> Task to carry out
Copy each caption in the records below word for word, omitting the pictures.

[Source data]
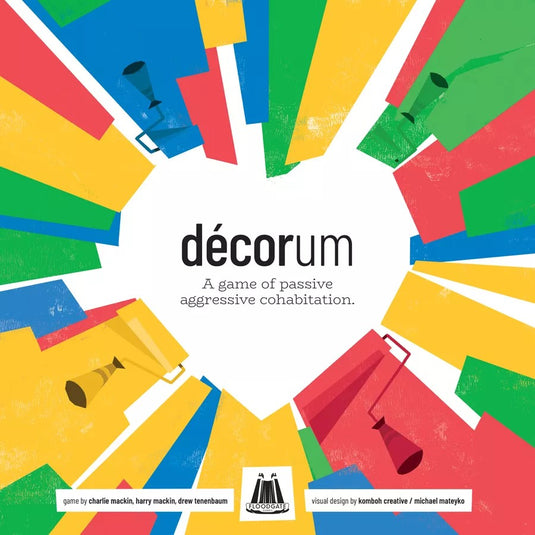 Floodgate Games - Decorum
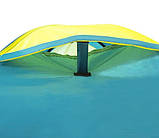 Кемпінговий намет двомісна Bestway 68089 Active Base, двошаровий (SH011641), фото 4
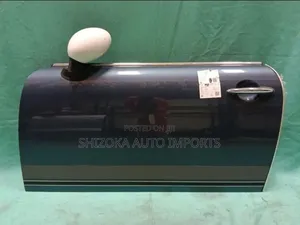 F Door Assy Lh BMW Mini  2010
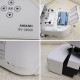 【中古】自律走行式 ロボット掃除機 RV-380iX アマノ【動産王】千葉☆送料無料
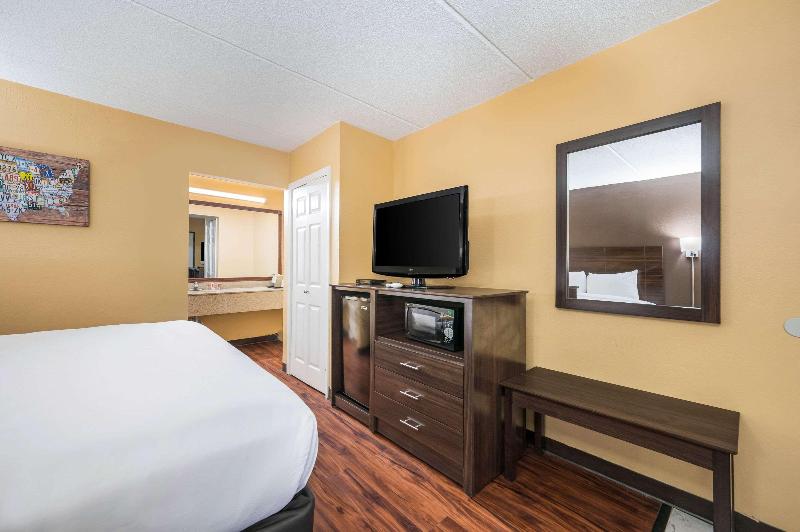 Номер Стандарт, Econo Lodge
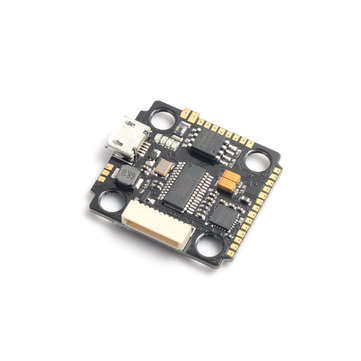 2020mm MAMBA F405 MINI MK2 F4 Flight Controller 2-4S Integrated Betaflight OSD 5V BEC for RC Drone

> Worked solution
 Floodgate Games - Decorum
 Кемпінговий намет двомісна Bestway 68089 Active Base, двошаровий (SH011641), фото 4
 F Door Assy Lh BMW Mini  2010
 【中古】自律走行式 ロボット掃除機 RV-380iX アマノ【動産王】千葉☆送料無料
 Номер Стандарт, Econo Lodge
 2020mm MAMBA F405 MINI MK2 F4 Flight Controller 2-4S Integrated Betaflight OSD 5V BEC for RC Drone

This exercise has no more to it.